> [Elenco delle consegne]
A - Secondo la recensione di Mister Link, in quale giorno il film è uscito nelle sale italiane?
B - Prosegui la recensione di Mister Link a partire dall'ultima frase del brano.

Mister Link, la recensione
A dieci anni esatti dall’uscita nei cinema di tutto il mondo di Coraline e la porta magica (2009), film felicemente burtoniano diretto da Henry Selick e basato sul racconto di Neil Gaiman, la casa di produzione Laika festeggia il suo anniversario con un piccolo grande film d’avventura, Mister Link, sempre rigorosamente realizzato con una tecnica mista di stop-motion e animazione CGI.
Candidato agli Oscar e vittorioso di un Golden Globe come miglior film d’animazione, Mister Link arriva in Italia con gran ritardo a un anno e mezzo dal suo rilascio internazionale, distribuito in sala da 01 Distribution e Leone Film Group il 17 settembre 2020.
L’intrepido avventuriero Sir Lionel Frost riceve da un misterioso committente l’invito in Canada per scovare il leggendario Sasquatch e, giunto a destinazione, scopre che ad averlo convocato è il Sasquatch stesso, dotato di parola e intelligente, anche se molto ingenuo. La creatura assolda Frost nell’impresa di raggiungere l’Himalaya alla ricerca della leggendaria città di Shangri-La, dove si dice viva il popolo degli Yeti, creature simili al Sasquatch che possano accoglierlo tra loro. Lionel Frost, dopo aver battezzato Mr. Link il suo committente, si dirige con lui alla volta dell’Asia ma prima ha bisogno di una mappa custodita nella tenuta in Messico della vedova Fortnight. Inoltre, alle costole di Frost c’è Willard Stenk, un sicario arruolato da Lord Piggot-Dunceby per impedire all’avventuriero di portare a termine la missione.

> [Dati dell'esercizio]
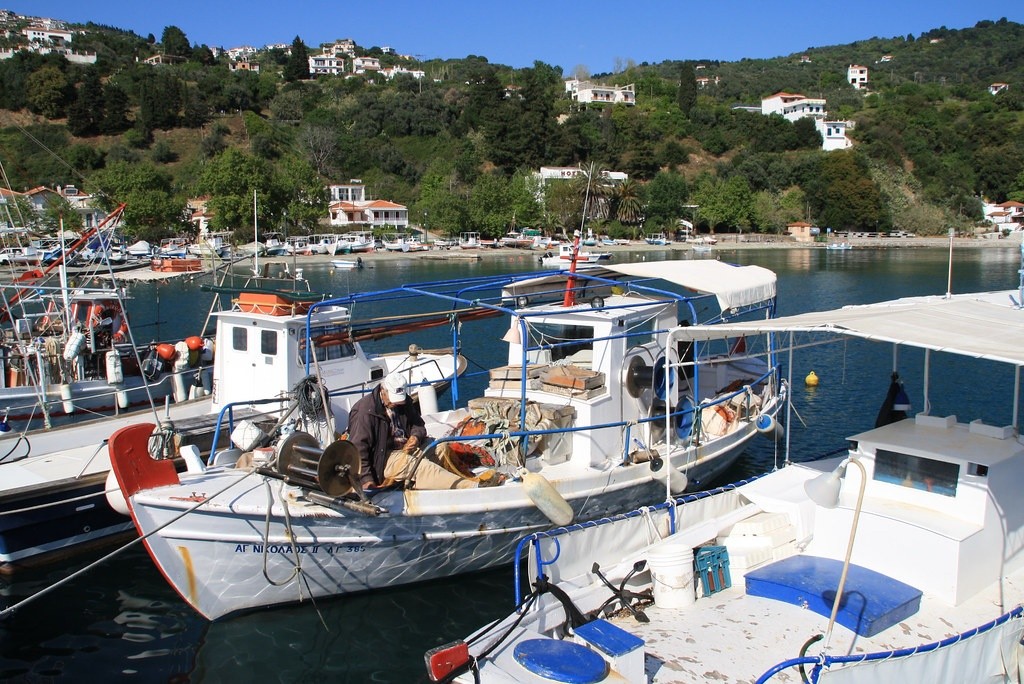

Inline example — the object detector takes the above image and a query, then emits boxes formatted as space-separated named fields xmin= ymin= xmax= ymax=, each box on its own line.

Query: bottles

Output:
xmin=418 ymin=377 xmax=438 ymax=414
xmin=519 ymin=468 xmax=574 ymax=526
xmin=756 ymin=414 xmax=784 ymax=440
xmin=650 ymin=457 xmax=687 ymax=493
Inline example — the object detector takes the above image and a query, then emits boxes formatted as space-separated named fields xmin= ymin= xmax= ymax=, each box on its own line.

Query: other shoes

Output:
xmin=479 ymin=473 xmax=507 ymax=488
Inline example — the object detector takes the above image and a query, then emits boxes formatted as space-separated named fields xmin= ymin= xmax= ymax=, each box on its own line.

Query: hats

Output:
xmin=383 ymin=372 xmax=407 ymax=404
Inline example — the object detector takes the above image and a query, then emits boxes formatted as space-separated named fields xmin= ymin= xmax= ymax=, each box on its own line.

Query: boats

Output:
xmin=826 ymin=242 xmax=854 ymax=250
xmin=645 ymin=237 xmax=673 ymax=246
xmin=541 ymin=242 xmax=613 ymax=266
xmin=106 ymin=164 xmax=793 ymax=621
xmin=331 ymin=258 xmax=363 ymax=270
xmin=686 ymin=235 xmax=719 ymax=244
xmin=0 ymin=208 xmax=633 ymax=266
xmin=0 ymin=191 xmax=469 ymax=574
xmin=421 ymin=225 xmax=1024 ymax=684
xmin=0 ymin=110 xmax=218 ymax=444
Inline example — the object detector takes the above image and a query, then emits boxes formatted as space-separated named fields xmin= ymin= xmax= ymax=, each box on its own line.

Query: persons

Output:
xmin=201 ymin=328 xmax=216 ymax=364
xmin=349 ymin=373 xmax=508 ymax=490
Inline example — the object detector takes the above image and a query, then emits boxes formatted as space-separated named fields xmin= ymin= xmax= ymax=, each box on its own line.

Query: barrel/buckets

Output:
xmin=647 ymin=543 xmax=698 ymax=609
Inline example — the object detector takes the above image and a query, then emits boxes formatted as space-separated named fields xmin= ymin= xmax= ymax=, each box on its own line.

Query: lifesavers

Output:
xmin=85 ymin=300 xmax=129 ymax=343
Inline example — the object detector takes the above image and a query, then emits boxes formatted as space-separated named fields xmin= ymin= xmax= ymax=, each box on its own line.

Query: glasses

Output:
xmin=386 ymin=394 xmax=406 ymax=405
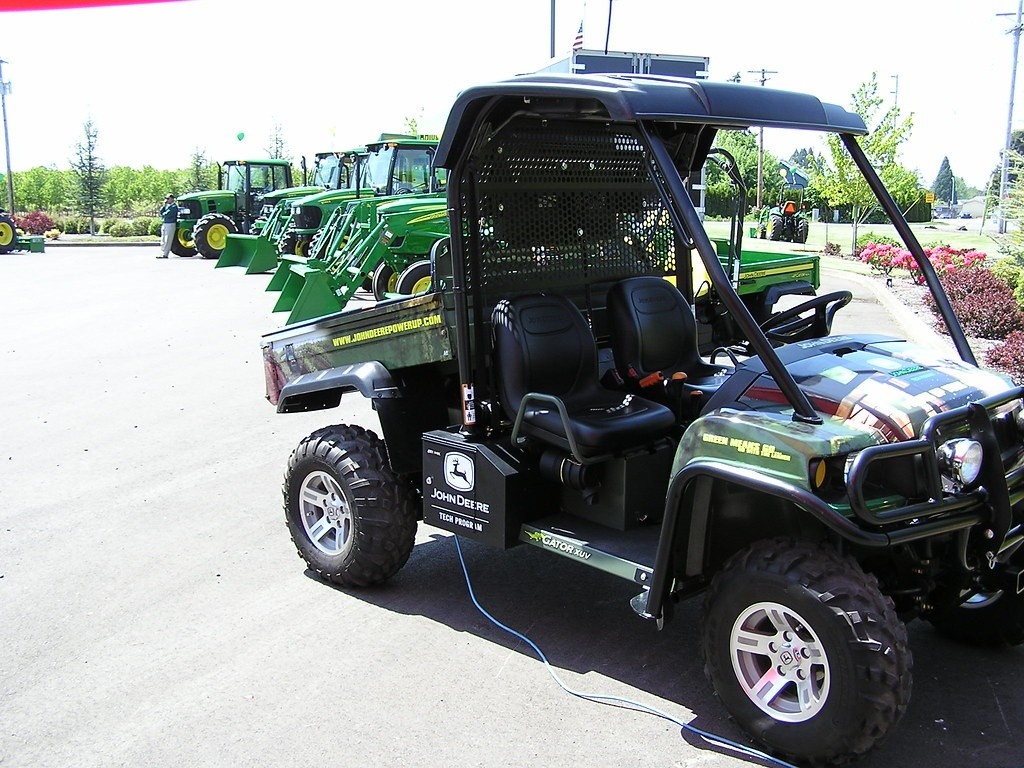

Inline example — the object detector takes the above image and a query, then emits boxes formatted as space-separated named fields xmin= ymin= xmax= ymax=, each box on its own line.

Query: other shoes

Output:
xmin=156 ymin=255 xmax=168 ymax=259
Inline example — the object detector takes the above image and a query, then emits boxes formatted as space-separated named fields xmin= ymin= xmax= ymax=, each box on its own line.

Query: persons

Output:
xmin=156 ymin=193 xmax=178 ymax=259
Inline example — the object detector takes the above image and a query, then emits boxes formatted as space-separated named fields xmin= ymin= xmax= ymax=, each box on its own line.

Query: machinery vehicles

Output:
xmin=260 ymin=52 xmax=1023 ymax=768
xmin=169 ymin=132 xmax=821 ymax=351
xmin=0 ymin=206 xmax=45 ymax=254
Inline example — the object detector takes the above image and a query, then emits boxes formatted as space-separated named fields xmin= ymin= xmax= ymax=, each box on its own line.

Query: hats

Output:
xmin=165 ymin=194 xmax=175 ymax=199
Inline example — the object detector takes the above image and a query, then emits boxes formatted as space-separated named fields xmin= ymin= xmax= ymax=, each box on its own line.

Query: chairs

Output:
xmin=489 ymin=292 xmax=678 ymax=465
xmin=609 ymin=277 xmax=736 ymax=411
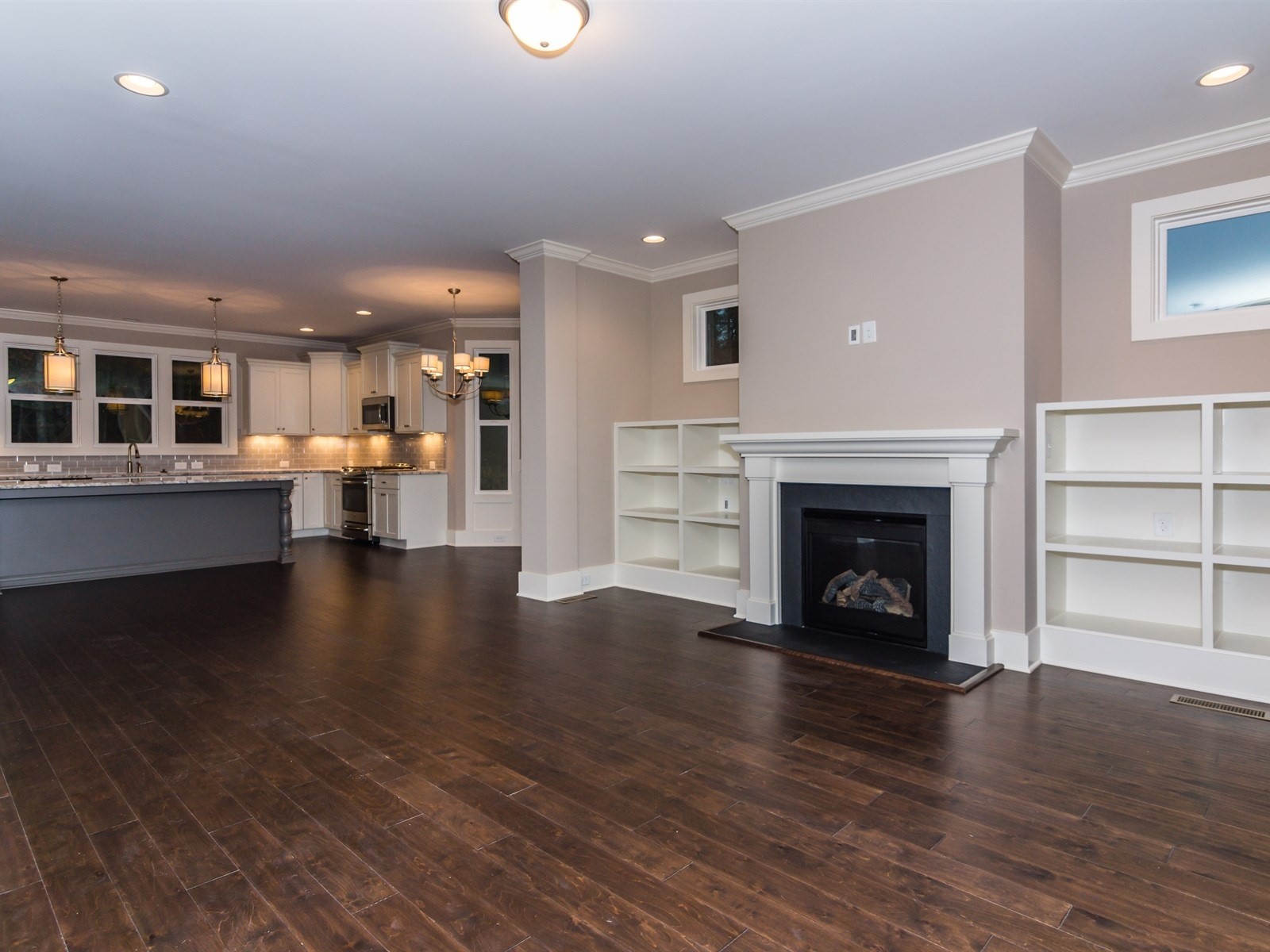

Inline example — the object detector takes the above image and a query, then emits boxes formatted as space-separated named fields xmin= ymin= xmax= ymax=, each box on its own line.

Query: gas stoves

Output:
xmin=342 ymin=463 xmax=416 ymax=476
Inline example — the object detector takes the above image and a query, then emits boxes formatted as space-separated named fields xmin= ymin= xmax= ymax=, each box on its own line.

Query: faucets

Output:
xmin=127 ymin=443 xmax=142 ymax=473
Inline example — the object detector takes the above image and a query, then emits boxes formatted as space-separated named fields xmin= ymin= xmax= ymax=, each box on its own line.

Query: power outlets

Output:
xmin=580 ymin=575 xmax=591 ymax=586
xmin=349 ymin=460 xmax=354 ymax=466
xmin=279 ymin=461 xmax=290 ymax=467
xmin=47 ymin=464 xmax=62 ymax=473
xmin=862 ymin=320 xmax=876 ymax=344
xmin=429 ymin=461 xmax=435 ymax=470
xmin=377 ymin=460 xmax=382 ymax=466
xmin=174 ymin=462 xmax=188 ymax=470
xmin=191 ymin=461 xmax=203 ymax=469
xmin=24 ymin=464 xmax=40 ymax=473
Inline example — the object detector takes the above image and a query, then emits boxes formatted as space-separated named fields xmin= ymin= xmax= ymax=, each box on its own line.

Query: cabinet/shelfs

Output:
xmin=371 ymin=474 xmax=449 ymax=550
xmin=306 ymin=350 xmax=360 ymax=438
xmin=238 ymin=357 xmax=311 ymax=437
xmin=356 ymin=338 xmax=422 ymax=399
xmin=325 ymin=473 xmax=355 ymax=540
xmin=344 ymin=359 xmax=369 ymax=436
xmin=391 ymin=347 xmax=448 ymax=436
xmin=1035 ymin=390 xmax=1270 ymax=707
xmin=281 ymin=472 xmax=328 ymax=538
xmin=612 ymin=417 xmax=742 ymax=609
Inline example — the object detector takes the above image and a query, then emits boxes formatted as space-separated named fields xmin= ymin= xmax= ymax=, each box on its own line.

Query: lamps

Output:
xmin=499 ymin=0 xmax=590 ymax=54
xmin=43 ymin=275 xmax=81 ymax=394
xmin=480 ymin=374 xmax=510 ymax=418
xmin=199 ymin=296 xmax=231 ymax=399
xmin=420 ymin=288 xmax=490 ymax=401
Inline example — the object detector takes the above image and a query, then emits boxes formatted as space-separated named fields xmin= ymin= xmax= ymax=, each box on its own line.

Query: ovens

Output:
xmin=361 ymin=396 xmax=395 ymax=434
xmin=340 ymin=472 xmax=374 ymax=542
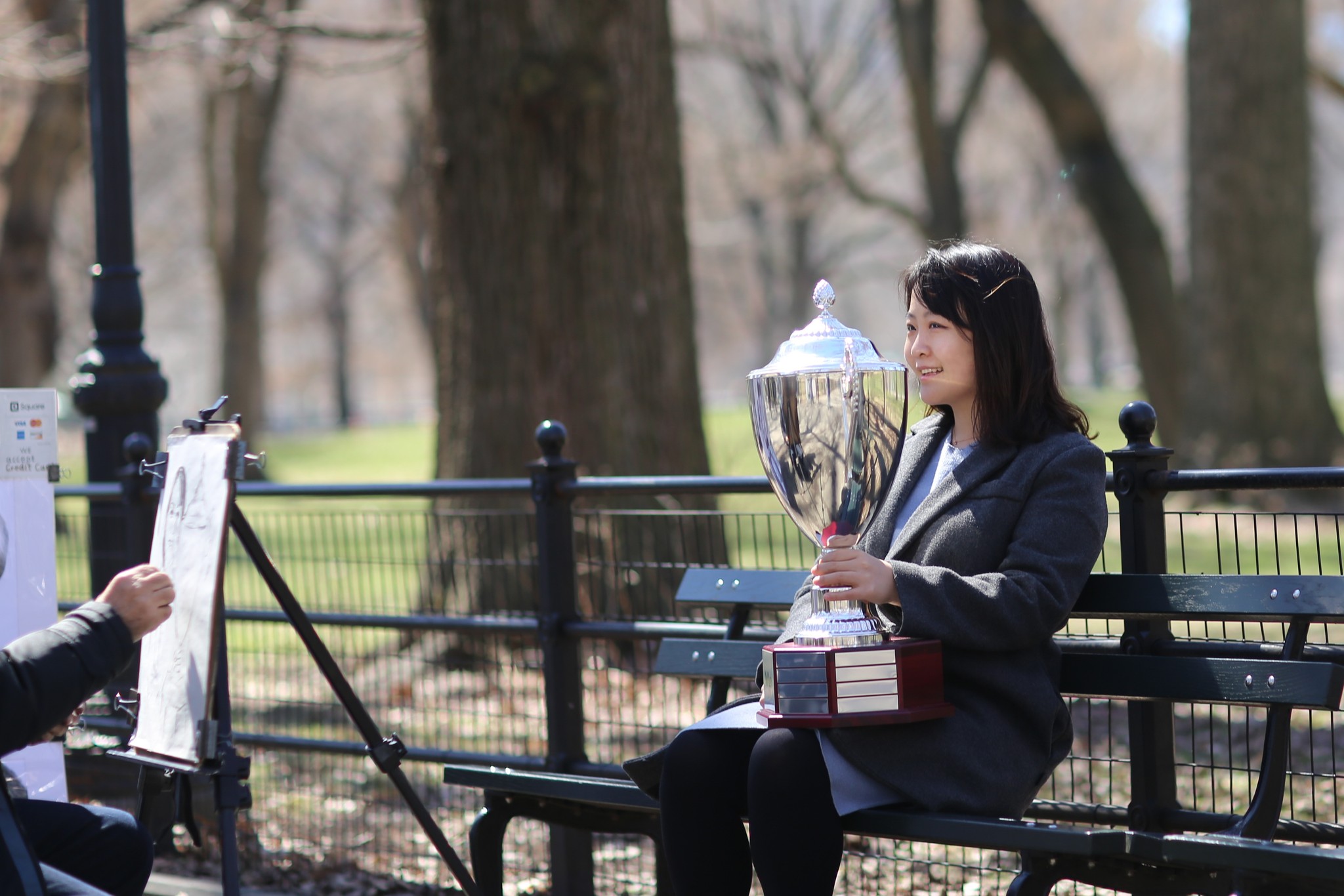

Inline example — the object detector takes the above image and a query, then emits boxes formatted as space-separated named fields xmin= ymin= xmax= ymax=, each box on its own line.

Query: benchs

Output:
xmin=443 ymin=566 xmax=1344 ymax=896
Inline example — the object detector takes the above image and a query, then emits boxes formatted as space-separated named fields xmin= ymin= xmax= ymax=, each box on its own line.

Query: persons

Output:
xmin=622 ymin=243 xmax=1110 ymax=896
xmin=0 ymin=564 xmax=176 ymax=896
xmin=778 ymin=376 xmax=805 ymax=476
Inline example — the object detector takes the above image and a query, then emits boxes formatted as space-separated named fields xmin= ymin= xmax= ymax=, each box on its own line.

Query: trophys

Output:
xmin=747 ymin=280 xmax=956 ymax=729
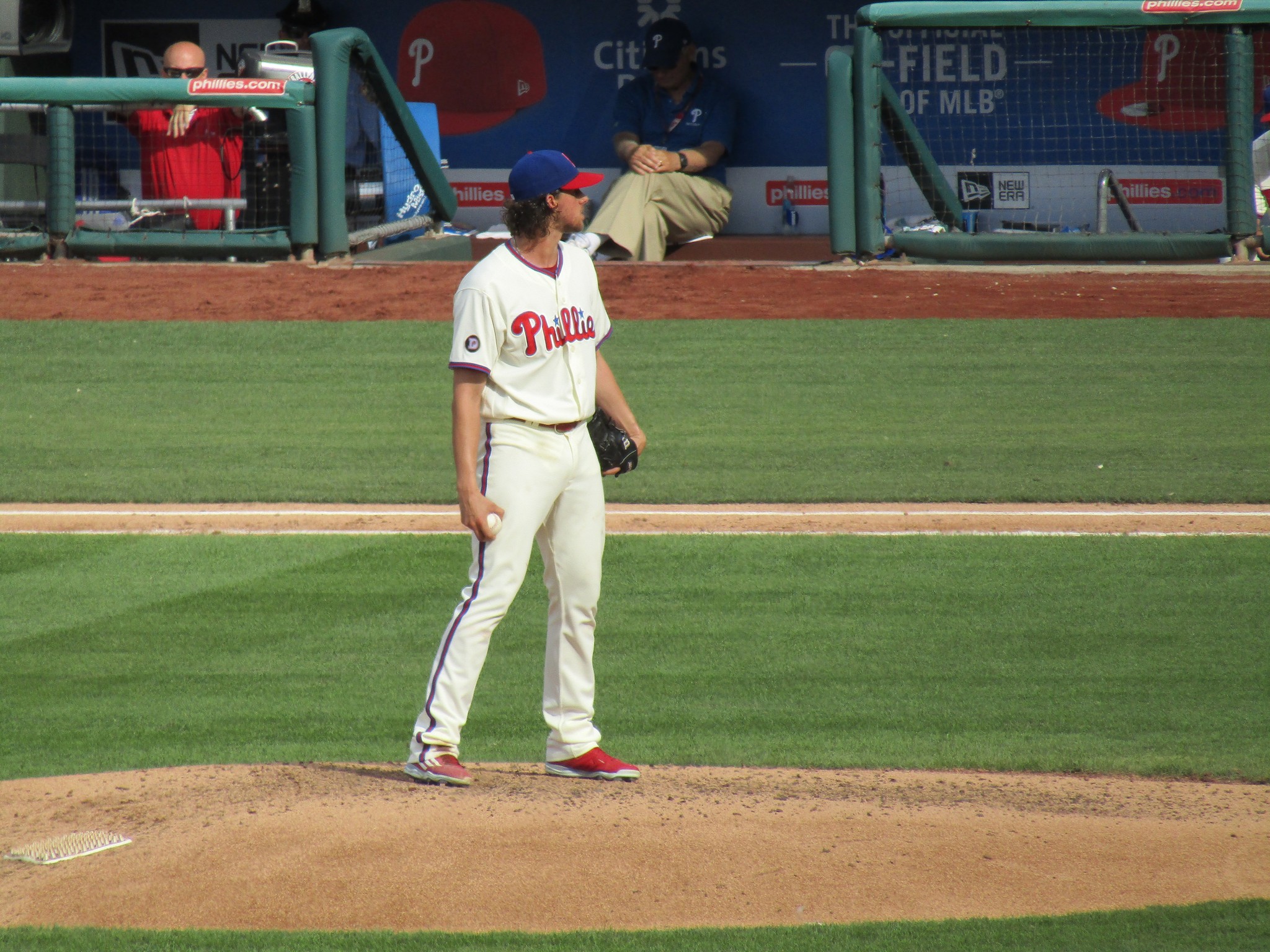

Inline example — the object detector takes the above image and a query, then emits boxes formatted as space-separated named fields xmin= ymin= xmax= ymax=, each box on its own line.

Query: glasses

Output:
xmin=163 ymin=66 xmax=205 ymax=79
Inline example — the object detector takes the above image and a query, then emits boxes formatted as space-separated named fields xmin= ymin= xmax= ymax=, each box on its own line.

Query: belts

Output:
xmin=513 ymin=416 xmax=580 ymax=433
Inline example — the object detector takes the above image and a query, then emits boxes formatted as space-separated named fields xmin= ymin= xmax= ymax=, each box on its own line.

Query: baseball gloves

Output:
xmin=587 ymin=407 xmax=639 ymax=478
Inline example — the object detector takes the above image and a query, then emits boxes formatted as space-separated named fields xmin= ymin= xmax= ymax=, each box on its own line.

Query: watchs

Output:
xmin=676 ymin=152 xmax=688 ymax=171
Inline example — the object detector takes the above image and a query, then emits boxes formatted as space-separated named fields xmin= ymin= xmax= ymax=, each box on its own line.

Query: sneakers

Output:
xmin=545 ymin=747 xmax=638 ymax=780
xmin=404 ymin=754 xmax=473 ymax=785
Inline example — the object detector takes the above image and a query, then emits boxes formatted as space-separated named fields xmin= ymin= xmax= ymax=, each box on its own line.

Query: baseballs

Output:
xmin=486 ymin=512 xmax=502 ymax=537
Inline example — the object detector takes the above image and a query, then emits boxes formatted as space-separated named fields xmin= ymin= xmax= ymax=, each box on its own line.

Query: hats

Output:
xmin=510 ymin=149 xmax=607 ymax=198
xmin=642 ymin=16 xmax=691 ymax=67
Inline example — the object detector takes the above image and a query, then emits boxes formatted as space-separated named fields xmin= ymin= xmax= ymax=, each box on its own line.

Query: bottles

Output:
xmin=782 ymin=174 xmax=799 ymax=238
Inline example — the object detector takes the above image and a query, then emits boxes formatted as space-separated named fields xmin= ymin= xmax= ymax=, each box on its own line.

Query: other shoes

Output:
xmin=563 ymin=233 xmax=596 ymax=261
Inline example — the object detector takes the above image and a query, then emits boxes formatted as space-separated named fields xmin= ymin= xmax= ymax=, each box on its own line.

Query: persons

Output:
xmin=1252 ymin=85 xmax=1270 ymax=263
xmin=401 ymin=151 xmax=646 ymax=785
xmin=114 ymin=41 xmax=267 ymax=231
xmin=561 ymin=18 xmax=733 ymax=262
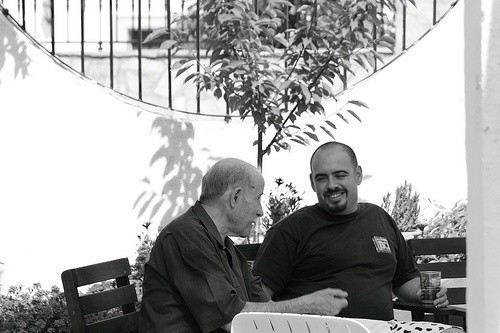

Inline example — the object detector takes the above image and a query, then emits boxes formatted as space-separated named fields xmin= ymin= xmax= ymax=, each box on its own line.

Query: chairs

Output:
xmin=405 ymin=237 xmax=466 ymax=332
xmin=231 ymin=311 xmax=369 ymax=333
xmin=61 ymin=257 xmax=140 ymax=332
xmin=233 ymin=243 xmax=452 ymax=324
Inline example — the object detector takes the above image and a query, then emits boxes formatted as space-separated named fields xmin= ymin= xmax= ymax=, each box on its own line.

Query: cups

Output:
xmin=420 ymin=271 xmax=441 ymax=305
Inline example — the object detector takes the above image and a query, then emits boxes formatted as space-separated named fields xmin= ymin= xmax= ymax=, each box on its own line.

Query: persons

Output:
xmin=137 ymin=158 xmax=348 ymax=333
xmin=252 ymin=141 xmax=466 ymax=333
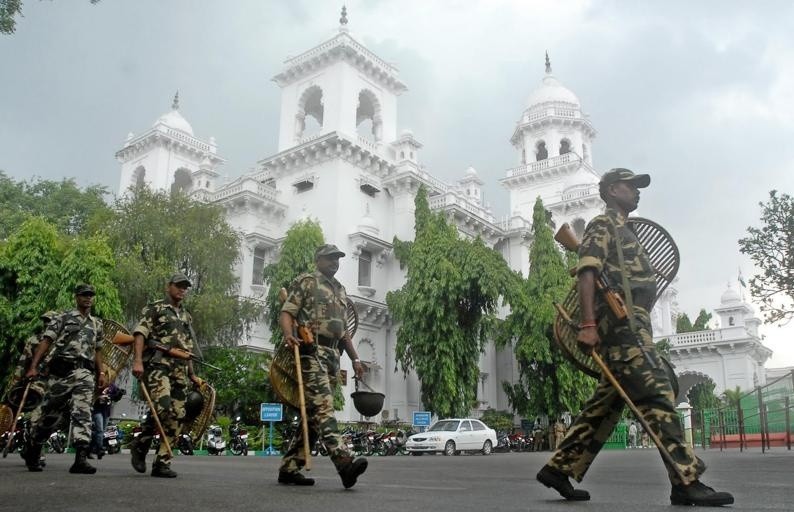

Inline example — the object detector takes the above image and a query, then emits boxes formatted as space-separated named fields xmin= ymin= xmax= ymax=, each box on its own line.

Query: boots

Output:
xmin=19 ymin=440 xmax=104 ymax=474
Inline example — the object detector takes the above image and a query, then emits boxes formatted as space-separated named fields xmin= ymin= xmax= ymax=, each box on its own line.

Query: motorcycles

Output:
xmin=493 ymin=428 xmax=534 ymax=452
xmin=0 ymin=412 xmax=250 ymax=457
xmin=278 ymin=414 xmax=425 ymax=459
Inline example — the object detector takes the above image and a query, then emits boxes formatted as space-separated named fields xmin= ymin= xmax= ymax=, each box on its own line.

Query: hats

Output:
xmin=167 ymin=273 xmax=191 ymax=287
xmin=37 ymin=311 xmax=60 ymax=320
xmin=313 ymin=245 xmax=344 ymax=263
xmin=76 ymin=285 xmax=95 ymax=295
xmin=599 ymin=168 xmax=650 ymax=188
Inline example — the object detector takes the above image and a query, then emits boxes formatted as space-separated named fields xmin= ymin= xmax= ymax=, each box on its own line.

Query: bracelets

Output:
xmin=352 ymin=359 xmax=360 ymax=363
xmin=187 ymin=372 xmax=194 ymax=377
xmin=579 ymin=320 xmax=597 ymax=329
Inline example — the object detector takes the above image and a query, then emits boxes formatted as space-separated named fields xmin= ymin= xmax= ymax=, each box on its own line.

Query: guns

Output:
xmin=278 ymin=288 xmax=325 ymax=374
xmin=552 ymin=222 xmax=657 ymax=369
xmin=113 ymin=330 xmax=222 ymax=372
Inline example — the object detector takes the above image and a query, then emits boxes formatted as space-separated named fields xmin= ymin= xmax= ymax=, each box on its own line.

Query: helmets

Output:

> [Soluzioni delle consegne]
A - Il 17 settembre 2020.

B -
Con un mix molto riuscito d’avventura e ironia british, Mister Link rappresenta l’esordio come regista solista di Chris Butler, che aveva già co-diretto per Laika ParaNorman e scritto Kubo e la spada magica. Partendo da una tenace infarinatura di criptozoologia, Mister Link ci presenta un avventuriero che appare come un miscuglio tra Sherlock Holmes e Indiana Jones, dai quali prende soprattutto una massiccia dose di spavalderia ed egocentrismo. Attorno a questo personaggio, di cui facciamo conoscenza nel bel mezzo del lago Loch Ness alla ricerca del celebre Nessie, ruota tutta una élite esclusiva di cacciatori-lord-esploratori, invidiosissimi dei successi altrui e sempre in prima linea quando si tratta di raccogliere le lodi di una scoperta in campo zoologico e geografico. In fin dei conti siamo nella Londra del XIX secolo, periodo di scoperte che hanno rivoluzionato il sapere umano, cambiando indelebilmente il mondo.
Con un senso dell’umorismo mai grossolano e alcune battute realmente sagaci, Mister Link ci porta alla scoperta di un nuovo-nuovo mondo, nascosto negli avamposti più impraticabili della Terra, per far si che un “diverso” come Mr. Link – o Susan, come vuole essere chiamato in un’apoteosi gender fluid che fa sorridere di gusto – possa sentirsi finalmente amato e accettato per quello che è. Ovviamente non tutto va secondo i piani e il film di Chris Butler ci insegna che spesso il proprio posto al mondo è nel luogo che meno ci saremmo aspettati. Con una morale ottimista e inclusiva, ma lontana dagli eccessi fastidiosamente “buonisti” della Hollywood contemporanea, Mister Link si presenta come una favola piena di positività e squisitamente old style che unisce un’animazione di grande classe a una sobrietà e un garbo narrativi e stilistici che capaci di mettere serenità.
Ovviamente non tutto è perfetto e soprattutto dal punto di vista dei personaggi troviamo forti squilibri. Se da una parte Lionel Frost (in originale doppiato da Hugh Jackman) e Mr.Link/Susan (Zach Galifianakis) sono ben tratteggiati, simpatici e capaci di trascinare l’intera azione, dall’altra i villains (Timothy Olyphant e Stephen Fry) e la comprimaria Adelina Fortnight (con la voce di Zoe Saldana) sono davvero accessori alla storia e poco incisivi.
In perfetto stile Laika, Mister Link è un film d’animazione che parla più agli adulti che ai bambini, vuoi per il sottile umorismo e i riferimenti alla Storia, vuoi per la grafica vintage, inoltre porta avanti un discorso sui grandi generi narrativi classici che dal coming of age di Coraline all’horror di ParaNorman, arriva all’epica fantastica di Kubo e ora all’avventura. Un percorso interessante e, fortunatamente, lontano dalla standardizzazione di stili e linguaggi a cui Hollywood ci sta abituando.